EXTRACT
━━━━━━━━━━━━━━━━
According to the online self reporting tool put together by Stop AAPI Hate, there were 6,603 hate incident reports from March 19, 2020 to March 31, 2021.

Nearly half of Americans may not be able to name a prominent Asian-American, and 24% may not believe that anti-Asian racism is a problem, but this is not the case for many Democrats in Congress.

On Wednesday, April 14, the Senate passed the COVID-19 Hate Crimes Act, which seeks to efficiently track anti-Asian hate crimes, train law enforcement to better identify anti-Asian racism and designate an official in the Justice Department to examine and speed up pandemic-related hate crime reports and more. 

The House is expected to give final passage on Tuesday, May 18, signing it into law.

During a meeting with the Congressional Asian Pacific American Caucus (CAPAC) last week, Vice President Kamala Harris spoke about the increase in anti-Asian violence and discrimination.

“We’ve seen how Asian-American small businesses have been targeted recently in particular because of the COVID virus and what it’s done in terms of our economy. We have seen how many Asian-American women have been struggling with unemployment, many of whom have been front-line workers. We have seen [how] the Asian-American people in our country have been targeted by vicious expressions of hate,” Harris said. 

Harris concluded her remarks with a call for unity, saying that “harm against anyone is harm against all of us.” 

Building on this momentum, Harris will serve as the keynote speaker for a virtual event for the AAPI community titled “From Victory to Unity” on Wednesday, May 19.

The event, which is AAPI Victory Alliance’s first unity summit, will feature celebrities like Tan France and Simu Liu as well as former Secretary of State Hillary Clinton and Democratic Sens. Tammy Duckwroth, Mazie Hirono and Cory Booker.
━━━━━━━━━━━━━━━━
EXCERPTED RECORDS
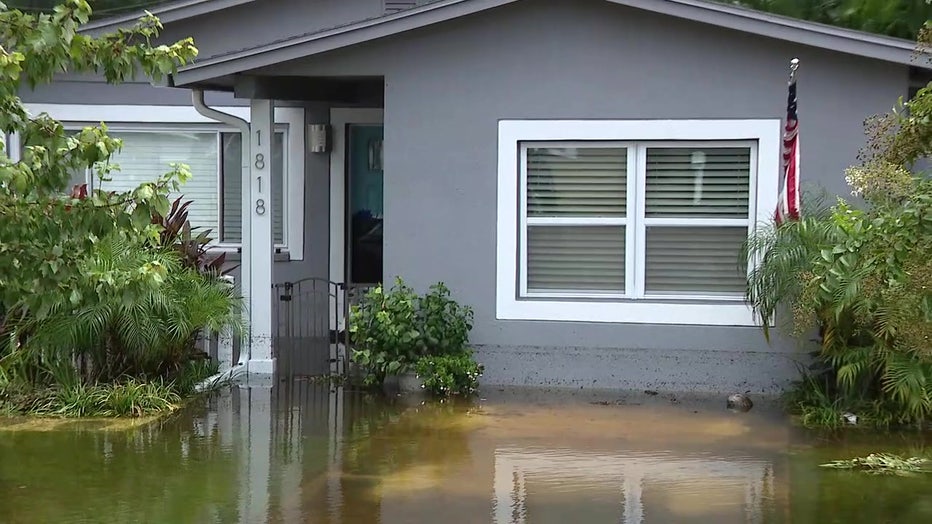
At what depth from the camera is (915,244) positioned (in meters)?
6.09

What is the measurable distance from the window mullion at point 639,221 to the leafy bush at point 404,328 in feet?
5.48

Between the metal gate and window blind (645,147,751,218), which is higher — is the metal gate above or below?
below

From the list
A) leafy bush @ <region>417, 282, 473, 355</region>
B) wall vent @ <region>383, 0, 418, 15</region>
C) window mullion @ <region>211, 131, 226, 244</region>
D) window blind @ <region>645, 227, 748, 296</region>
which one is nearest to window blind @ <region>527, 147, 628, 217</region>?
window blind @ <region>645, 227, 748, 296</region>

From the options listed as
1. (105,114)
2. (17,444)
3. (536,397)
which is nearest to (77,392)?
(17,444)

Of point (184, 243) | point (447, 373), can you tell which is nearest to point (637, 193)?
point (447, 373)

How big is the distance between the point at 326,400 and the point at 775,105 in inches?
197

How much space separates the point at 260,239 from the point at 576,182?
3224 mm

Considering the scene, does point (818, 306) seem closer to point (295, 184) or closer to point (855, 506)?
point (855, 506)

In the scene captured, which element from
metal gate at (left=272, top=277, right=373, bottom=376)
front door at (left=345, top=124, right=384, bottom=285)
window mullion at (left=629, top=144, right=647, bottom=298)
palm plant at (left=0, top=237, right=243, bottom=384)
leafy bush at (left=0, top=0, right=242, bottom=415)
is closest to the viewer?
leafy bush at (left=0, top=0, right=242, bottom=415)

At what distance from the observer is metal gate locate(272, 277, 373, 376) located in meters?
12.8

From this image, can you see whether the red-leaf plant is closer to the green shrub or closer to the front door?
the green shrub

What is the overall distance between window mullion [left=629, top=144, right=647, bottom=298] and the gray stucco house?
0.06ft

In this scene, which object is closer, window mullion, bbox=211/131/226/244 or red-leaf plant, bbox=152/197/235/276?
red-leaf plant, bbox=152/197/235/276

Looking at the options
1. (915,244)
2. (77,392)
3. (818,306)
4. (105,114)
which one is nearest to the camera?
(915,244)
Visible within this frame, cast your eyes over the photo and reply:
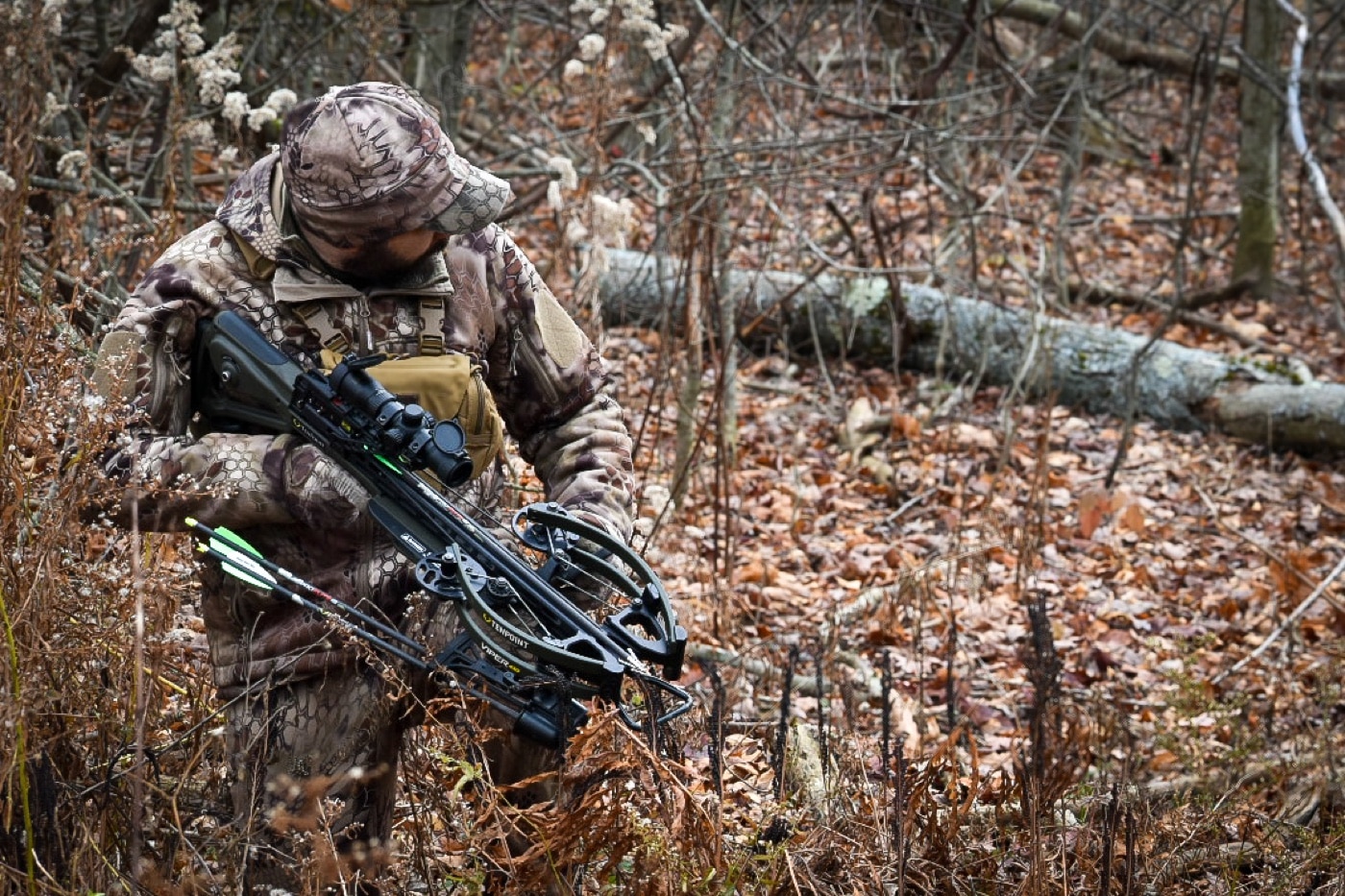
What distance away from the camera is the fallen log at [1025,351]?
8047 mm

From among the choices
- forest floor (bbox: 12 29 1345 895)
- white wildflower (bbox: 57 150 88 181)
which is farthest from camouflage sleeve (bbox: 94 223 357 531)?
white wildflower (bbox: 57 150 88 181)

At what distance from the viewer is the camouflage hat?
2.63m

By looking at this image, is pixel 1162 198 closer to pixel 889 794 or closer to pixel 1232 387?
pixel 1232 387

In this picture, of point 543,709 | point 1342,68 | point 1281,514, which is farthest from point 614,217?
point 1342,68

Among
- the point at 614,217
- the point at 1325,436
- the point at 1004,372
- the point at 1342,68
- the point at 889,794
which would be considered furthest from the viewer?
the point at 1342,68

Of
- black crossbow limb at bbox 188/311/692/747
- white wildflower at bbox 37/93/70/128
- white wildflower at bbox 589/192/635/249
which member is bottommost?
black crossbow limb at bbox 188/311/692/747

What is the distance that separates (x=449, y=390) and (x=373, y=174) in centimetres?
43

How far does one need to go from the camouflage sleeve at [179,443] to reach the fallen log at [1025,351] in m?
5.26

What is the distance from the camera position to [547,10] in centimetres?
958

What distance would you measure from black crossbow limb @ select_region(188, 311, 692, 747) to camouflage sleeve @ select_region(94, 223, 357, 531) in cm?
5

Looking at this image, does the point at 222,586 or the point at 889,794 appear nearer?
the point at 222,586

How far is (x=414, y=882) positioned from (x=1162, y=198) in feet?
36.3

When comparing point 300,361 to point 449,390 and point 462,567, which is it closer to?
point 449,390

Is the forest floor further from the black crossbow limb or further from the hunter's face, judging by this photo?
the hunter's face
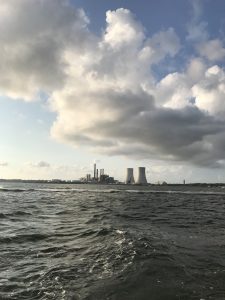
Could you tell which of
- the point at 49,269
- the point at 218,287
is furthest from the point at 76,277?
the point at 218,287

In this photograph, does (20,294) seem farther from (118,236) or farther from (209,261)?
(118,236)

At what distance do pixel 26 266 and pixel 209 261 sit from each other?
6.65 metres

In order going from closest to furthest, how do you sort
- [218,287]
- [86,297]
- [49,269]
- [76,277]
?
1. [86,297]
2. [218,287]
3. [76,277]
4. [49,269]

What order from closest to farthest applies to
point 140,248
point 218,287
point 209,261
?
1. point 218,287
2. point 209,261
3. point 140,248

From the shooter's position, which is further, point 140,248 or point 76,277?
point 140,248

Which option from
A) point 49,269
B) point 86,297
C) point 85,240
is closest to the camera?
point 86,297

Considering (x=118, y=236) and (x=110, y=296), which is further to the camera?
(x=118, y=236)

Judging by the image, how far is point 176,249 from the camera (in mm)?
16156

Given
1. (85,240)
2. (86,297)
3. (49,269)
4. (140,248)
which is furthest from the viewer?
(85,240)

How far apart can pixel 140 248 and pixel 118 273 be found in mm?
3862

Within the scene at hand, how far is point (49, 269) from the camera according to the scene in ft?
40.8

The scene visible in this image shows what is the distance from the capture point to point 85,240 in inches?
738

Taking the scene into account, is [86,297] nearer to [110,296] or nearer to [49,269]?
[110,296]

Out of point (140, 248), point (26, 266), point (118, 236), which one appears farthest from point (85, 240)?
point (26, 266)
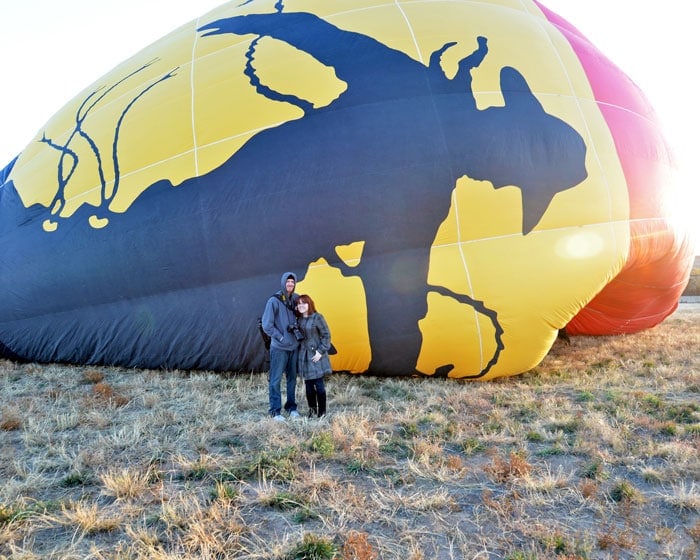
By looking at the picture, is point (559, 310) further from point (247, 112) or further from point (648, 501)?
point (247, 112)

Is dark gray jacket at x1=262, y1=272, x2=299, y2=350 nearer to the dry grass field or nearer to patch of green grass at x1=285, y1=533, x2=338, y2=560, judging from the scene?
the dry grass field

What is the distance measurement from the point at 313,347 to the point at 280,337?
0.94 ft

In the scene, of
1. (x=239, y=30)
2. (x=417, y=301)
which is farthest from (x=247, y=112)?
(x=417, y=301)

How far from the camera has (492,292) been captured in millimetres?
5375

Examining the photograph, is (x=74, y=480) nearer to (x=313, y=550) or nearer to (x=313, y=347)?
(x=313, y=550)

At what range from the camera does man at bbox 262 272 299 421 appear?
452cm

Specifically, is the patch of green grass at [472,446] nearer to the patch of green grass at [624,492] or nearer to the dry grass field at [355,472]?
the dry grass field at [355,472]

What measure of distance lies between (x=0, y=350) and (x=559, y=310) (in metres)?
6.64

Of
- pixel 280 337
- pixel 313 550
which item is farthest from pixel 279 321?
pixel 313 550

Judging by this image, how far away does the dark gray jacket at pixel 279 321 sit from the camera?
14.8 feet

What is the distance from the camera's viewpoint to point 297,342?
4625 millimetres

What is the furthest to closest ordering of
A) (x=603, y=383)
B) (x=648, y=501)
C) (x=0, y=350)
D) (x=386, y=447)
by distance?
(x=0, y=350)
(x=603, y=383)
(x=386, y=447)
(x=648, y=501)

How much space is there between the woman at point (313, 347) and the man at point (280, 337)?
94 millimetres

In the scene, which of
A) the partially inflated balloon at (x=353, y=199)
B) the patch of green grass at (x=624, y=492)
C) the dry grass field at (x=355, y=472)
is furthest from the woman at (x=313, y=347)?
the patch of green grass at (x=624, y=492)
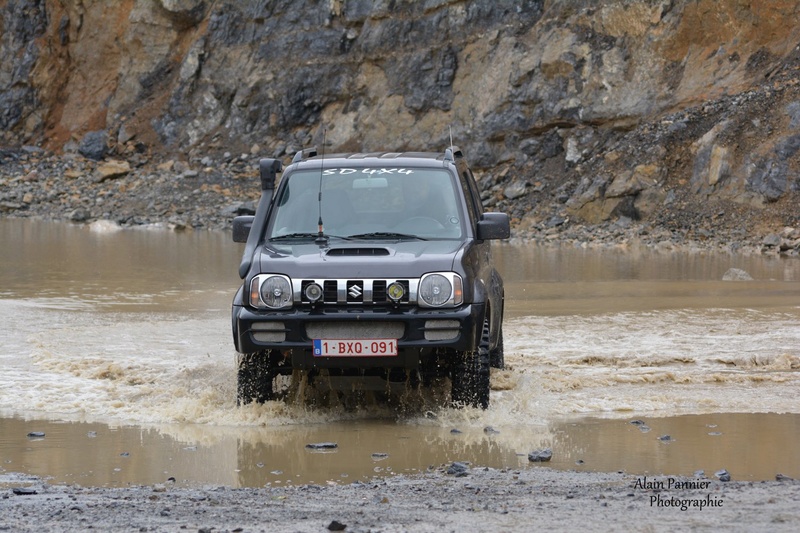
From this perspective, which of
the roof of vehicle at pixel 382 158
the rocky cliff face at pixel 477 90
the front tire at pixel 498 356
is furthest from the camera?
the rocky cliff face at pixel 477 90

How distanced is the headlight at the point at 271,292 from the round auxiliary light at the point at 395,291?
25.0 inches

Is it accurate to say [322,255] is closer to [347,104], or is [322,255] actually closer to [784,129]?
[784,129]

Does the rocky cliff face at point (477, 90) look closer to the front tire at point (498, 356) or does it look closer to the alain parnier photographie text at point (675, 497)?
the front tire at point (498, 356)

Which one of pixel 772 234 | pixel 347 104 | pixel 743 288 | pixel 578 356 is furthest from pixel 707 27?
pixel 578 356

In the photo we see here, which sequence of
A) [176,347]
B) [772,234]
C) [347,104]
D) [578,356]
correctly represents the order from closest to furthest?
1. [578,356]
2. [176,347]
3. [772,234]
4. [347,104]

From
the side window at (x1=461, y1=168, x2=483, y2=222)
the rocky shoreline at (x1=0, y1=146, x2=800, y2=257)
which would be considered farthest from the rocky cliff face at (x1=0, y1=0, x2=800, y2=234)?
the side window at (x1=461, y1=168, x2=483, y2=222)

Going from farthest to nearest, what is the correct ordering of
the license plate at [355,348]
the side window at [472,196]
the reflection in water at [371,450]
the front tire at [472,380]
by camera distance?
1. the side window at [472,196]
2. the front tire at [472,380]
3. the license plate at [355,348]
4. the reflection in water at [371,450]

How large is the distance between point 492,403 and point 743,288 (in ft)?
32.3

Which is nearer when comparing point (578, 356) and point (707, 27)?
point (578, 356)

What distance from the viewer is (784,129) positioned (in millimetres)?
28172

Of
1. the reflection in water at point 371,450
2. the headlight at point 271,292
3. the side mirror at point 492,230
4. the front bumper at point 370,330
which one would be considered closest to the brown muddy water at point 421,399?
the reflection in water at point 371,450

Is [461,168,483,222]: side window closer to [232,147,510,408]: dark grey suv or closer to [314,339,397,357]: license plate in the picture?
[232,147,510,408]: dark grey suv

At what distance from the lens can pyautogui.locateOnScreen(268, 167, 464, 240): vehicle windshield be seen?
27.0 feet

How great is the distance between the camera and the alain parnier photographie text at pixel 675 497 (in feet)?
16.1
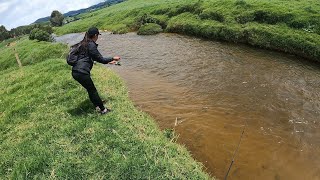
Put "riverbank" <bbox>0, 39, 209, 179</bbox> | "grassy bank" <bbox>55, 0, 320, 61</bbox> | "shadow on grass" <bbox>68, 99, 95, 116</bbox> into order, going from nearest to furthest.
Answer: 1. "riverbank" <bbox>0, 39, 209, 179</bbox>
2. "shadow on grass" <bbox>68, 99, 95, 116</bbox>
3. "grassy bank" <bbox>55, 0, 320, 61</bbox>

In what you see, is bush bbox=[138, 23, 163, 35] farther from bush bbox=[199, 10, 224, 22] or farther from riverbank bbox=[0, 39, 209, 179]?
riverbank bbox=[0, 39, 209, 179]

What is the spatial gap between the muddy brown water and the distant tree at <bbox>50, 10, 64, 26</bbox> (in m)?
105

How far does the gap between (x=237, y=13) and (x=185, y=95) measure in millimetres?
16951

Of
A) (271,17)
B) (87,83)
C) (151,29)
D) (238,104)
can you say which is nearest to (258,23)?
(271,17)

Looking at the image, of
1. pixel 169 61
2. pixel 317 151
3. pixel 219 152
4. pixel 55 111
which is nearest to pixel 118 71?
pixel 169 61

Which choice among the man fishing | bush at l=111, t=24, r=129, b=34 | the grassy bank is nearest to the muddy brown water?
the grassy bank

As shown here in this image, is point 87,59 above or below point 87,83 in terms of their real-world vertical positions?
above

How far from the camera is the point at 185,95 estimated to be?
51.2 feet

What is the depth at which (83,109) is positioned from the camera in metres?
12.2

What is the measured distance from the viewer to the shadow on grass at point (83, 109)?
39.2 feet

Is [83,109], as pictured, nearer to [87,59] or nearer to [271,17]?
[87,59]

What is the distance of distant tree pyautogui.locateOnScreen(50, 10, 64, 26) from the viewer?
119 metres

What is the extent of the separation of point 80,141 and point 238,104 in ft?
25.9

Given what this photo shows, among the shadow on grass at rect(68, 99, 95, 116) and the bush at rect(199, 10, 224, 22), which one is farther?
the bush at rect(199, 10, 224, 22)
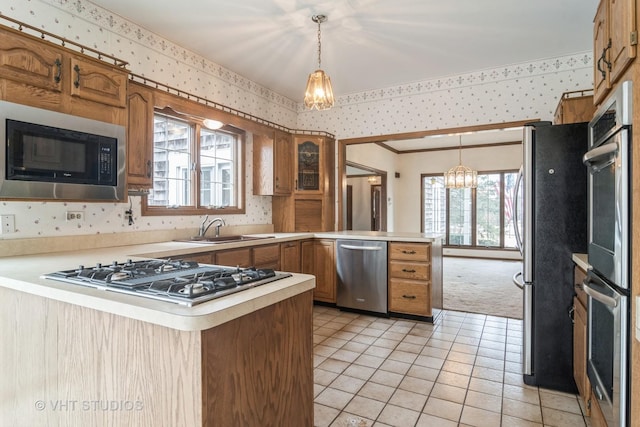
━━━━━━━━━━━━━━━━
TASKS FOR THIS EXERCISE
• 1. In the article about the COVID-19 Hate Crimes Act, how many hate incident reports did the Stop AAPI Hate tool collect from March 19, 2020 to March 31, 2021?
• 2. Decide whether each statement agrees with the article about the COVID-19 Hate Crimes Act. Answer yes or no, and quote the words from the article that settle it.
(a) The Senate passed the COVID-19 Hate Crimes Act on Wednesday, April 14.
(b) Harris met with the Congressional Asian Pacific American Caucus last month.
(c) The "From Victory to Unity" event will take place in person.
• 3. Pick up the article about the COVID-19 Hate Crimes Act where it ends and write what comes next.

PER-TASK ANSWERS
• 1. 6,603 reports.

• 2.
(a) Yes: "On Wednesday, April 14, the Senate passed the COVID-19 Hate Crimes Act"
(b) No: "During a meeting with the Congressional Asian Pacific American Caucus (CAPAC) last week"
(c) No: "a virtual event for the AAPI community titled “From Victory to Unity”"

• 3.
"It's time we call our communities together to discuss strategies for engaging and mobilizing in the future," said Varun Nikore, executive director of the AAPI Victory Alliance. 

"Vice President Harris is an inspiration for all of our AAPI children who now know that the sky's the limit and you can be anything in this country that they strive for," Nikore said. 

Harris’ appearance, which comes during AAPI Heritage Month, is the vice president’s latest effort to raise awareness, express solidarity with her fellow Asian-Americans, and build unity that will create change. 

Following the Atlanta shooting that led to the deaths of six Korean immigrant women, Harris and President Joe Biden flew to Atlanta to meet with leaders in the community. 

"Racism is real in America. And it has always been. Xenophobia is real in America, and always has been. Sexism too," Harris said at the time. "The President and I will not be silent. We will not stand by. We will always speak out against violence, hate crimes and discrimination, wherever and whenever it occurs."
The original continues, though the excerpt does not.